Depresyon (veya başka bir psikolojik problem) yaşıyorsanız, sağlıklı ve çeşitli bir diyet uygulamak probleminizi ortadan kaldırmaz. Bununla birlikte yukarıdaki tavsiyelerim beynimiz için daha fazla serotonin ve dopamin sağlayarak, iyileşme ve tedavi süreçlerimizin daha etkili olmasını sağlayacaktır.
2 yorum
Yukarıda bahsettiğiniz yiyeceklerde kimyasal gübre, ilaç, hormon olmadığı sürece haklısınız. Ama öyle bir organik üreten yer var mıdır bilemiyorum…
Cevdet bey yorumunuz için teşekkür ederim. Yazımdaki “Meyve ve sebzelerin seri üretimi, topraktaki organik maddeleri tüketerek besin değerlerini olumsuz etkiliyor.” cümleyi tekrar dikkatinize sunmak isterim.

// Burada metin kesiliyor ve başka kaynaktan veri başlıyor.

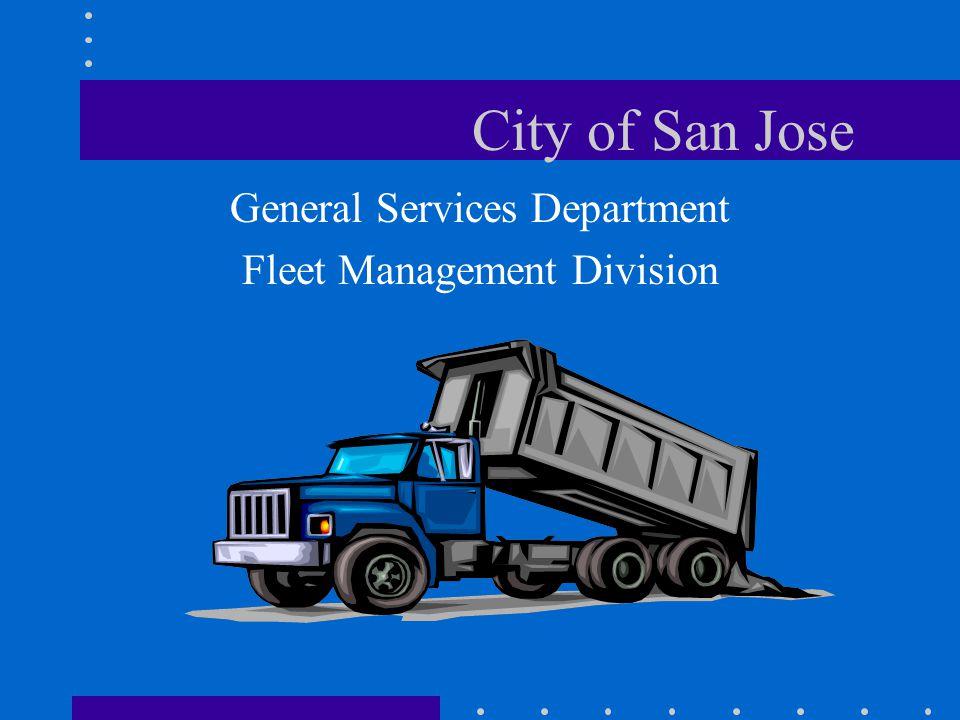 City of San Jose General Services Department Fleet Management Division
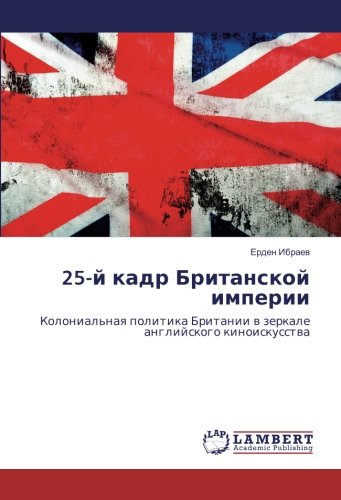 25-j kadr Britanskoj imperii: Kolonial naya politika Britanii v zerkale anglijskogo kinoiskusstva (...
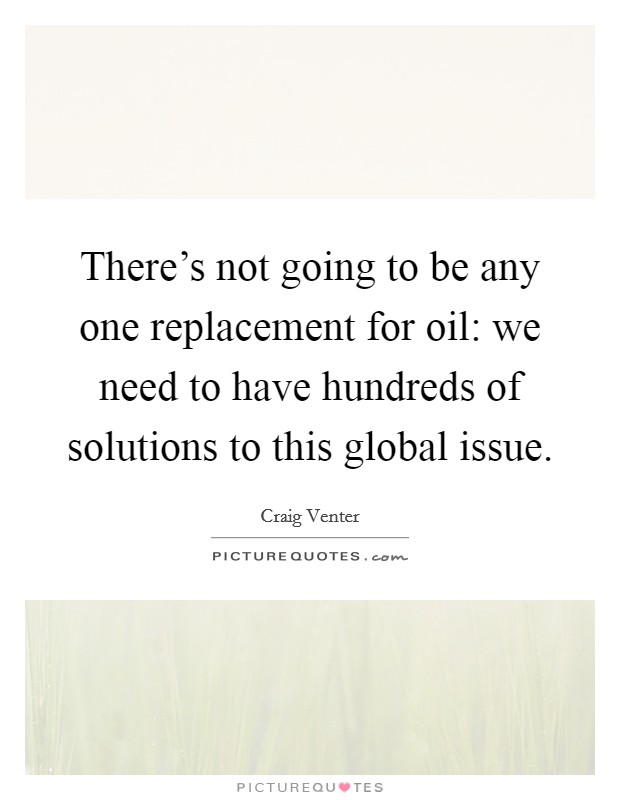 There's not going to be any one replacement for oil: we need to have hundreds of solutions to this global issue Picture Quote #1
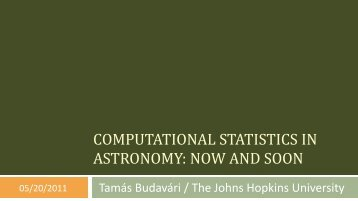 Computational Statistics in Astronomy: Now and Soon - SAMSI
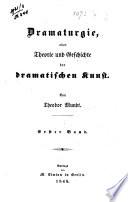 Dramaturgie, oder Theorie und Geschichte der dramatischen Kunst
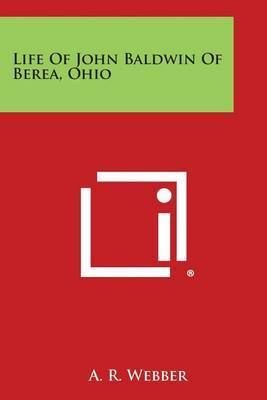 Life of John Baldwin of Berea, Ohio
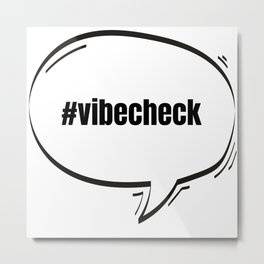 Hashtag Vibe Check Text-Based Speech Bubble Metal Print
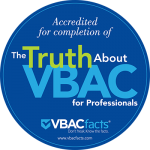 "Accredited completion of ""The Truth About VBAC for Professionals!"" Continuing Education course"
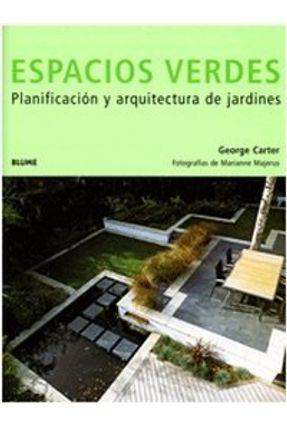 Espacios Verdes - Planificación Y Arquitectura de Jardines - Carter,George | Nisrs.org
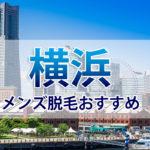 横浜メンズ脱毛におすすめのクリニック&サロン9選!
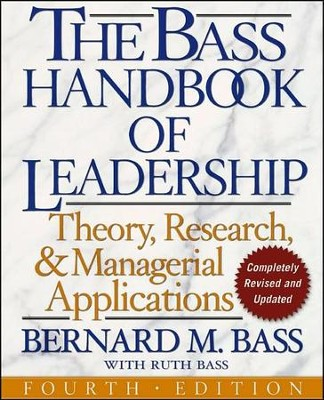 The Bass Handbook of Leadership: Theory, Research, and Managerial Applications, 4th edition  -     By: Bernard M. Bass, Ruth Bass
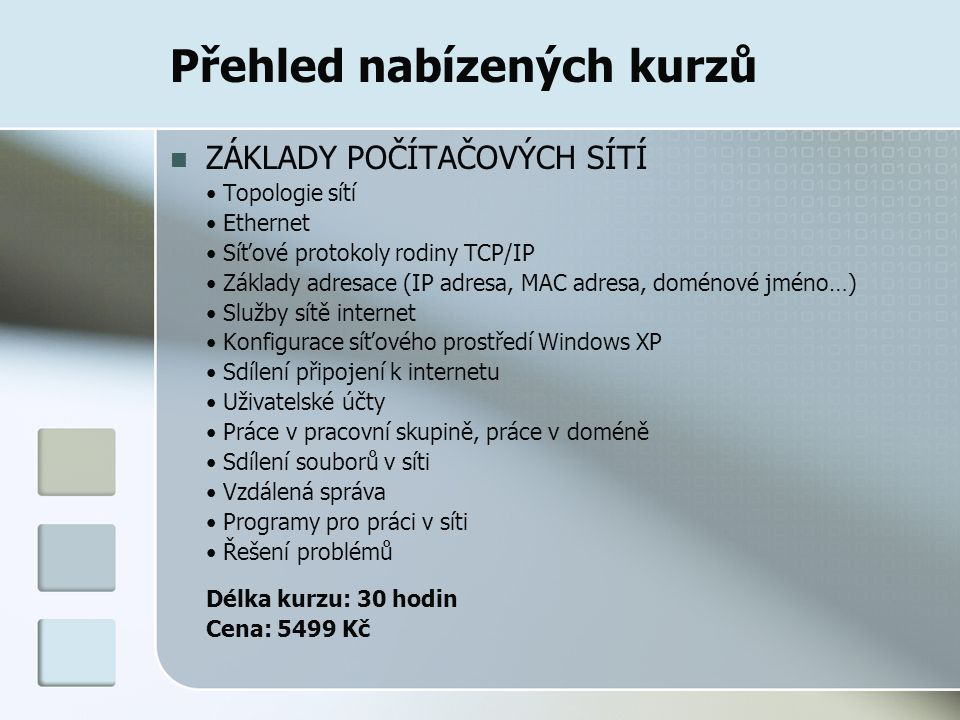 Přehled nabízených kurzů ZÁKLADY POČÍTAČOVÝCH SÍTÍ Topologie sítí Ethernet Síťové protokoly rodiny TCP/IP Základy adresace (IP adresa, MAC adresa, doménové jméno…) Služby sítě internet Konfigurace síťového prostředí Windows XP Sdílení připojení k internetu Uživatelské účty Práce v pracovní skupině, práce v doméně Sdílení souborů v síti Vzdálená správa Programy pro práci v síti Řešení problémů Délka kurzu: 30 hodin Cena: 5499 Kč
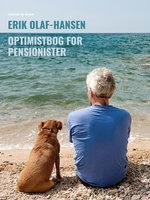 Optimistbog for pensionister - Erik Olaf Hansen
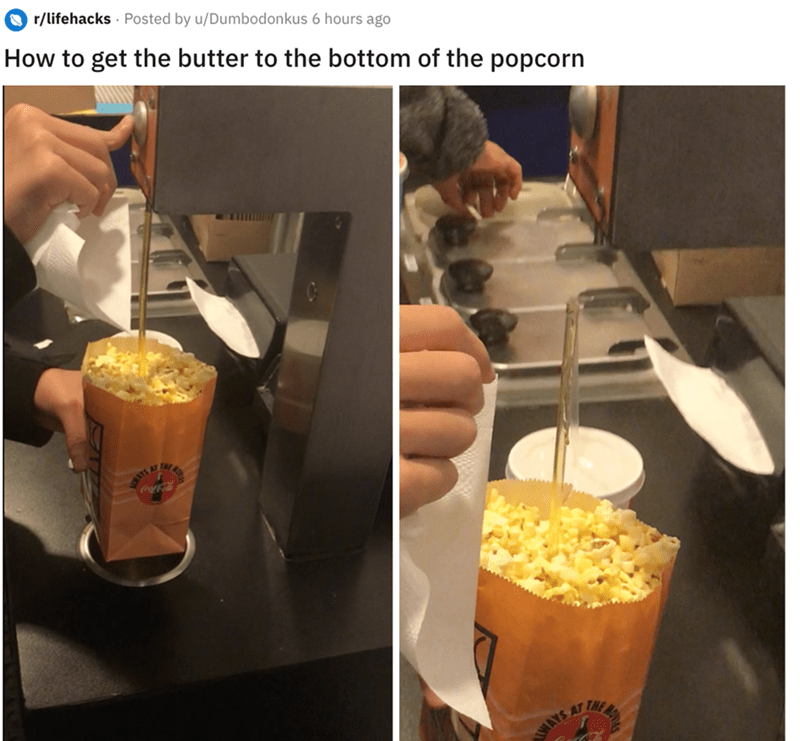 Food - r/lifehacks Posted by u/Dumbodonkus 6 hours ago How to get the butter to the bottom of the popcorn MAYS AT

Sizinde bahsettiğiniz gibi günümüzde tükettiğimiz bir çok besin çeşitli olumsuzlukları barındırıyor. Fakat besinlerdeki fonksiyonel bileşenlerin temel işlevi bitkiyi dış etkenlere karşı korumaktır. Bahsettiğimiz olumsuzluklar besin kalitesini düşürse de, bu sonuç besinlerin tüketilmeyecek kadar kalitesizleştiği anlamına gelmiyor. Eğer havuçtaki beta-karoten özelliğini yitirmiş olsaydı havuç havuç olmaktan çıkmış olurdu, domatesteki lykopen özelliğini yitirmiş olsaydı domates denen bir bitkiden bahsetmiyor olurduk.